O golpe de 1964, com sua obsessão anticomunista, seu palavreado moralista e sua truculência mórbida pôs fim à movimentação renovadora que vinha surgindo na política brasileira. Fez uma razia em tudo o que era progressista, que falasse em povo e em interesses nacionais. Para aquele grupo, basicamente de jovens, que acabara de fundar a Ação Popular, o caminho foi abruptamente fechado. Alguns foram presos, outros passaram um tempo escondido. Aldo Arantes, sua companheira Dodora, também fundadora da AP, e mais Betinho, saíram furtivos pelo Paraguai, e foram parar no Uruguai.

Daí por diante abriu-se nova etapa na vida do Aldo Arantes, a do perseguido político: cerca de doze anos de vida clandestina, três de prisão política. Alma em fogo acompanha esses “ásperos tempos”.

A AP passou por mudanças contínuas e profundas, na teoria e na prática, até os primeiros anos da década de 1970. Seu fio condutor foi a gradativa, constante e discutida aproximação com o marxismo. Houve um debate teórico e ideológico e a organização, ao fim de algum tempo, mudou sua concepção, abraçou o socialismo científico, e mais à frente mudou seu próprio nome, passando a chamar-se Ação Popular Marxista-Leninista do Brasil (APMLdoB).

À certa altura, a AP passou por um período chamado de “integração na produção”, que supostamente ajudaria os militantes de origem não-proletária a se “proletarizarem”. Essa experiência frequentemente resvalou para exageros, mas levou muita gente ao campo, ou a fábricas. Aldo Arantes, Dodora e seus dois filhos foram morar em Água Branca, no alto sertão de Alagoas, para onde foram também Gilberto Franco, Rosa e uma filha. E foi aí que Dodora e Rosa foram presas com seus filhos. O espantoso é que a filha de Rosa tinha sete anos, e os filhos de Dodora e Aldo apenas dois e três anos. É comovente saber que Dodora ficava em ambientes absolutamente precários, bravamente, “procurando criar um clima lúdico” para distrair as crianças, por quase cinco meses, que foi quanto durou a prisão. Aldo e Gilberto também foram presos e empreenderam uma fuga, contada com minúcias em Alma em fogo.

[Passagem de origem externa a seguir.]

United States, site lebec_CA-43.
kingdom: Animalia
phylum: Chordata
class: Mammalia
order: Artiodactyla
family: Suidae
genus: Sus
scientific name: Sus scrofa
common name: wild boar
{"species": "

Logo depois da fuga, Aldo foi reintegrado na direção. Recordo da hora em que ele entrou em nossa reunião. Seu cabelo tinha sido mudado, para que pudesse “despistar” a polícia, “passar despercebido”. Mas resultou que ele ficou com um corte estranho, que chamava muito a atenção, e mais ainda porque ficou louro, como um estranho precursor de Neymar.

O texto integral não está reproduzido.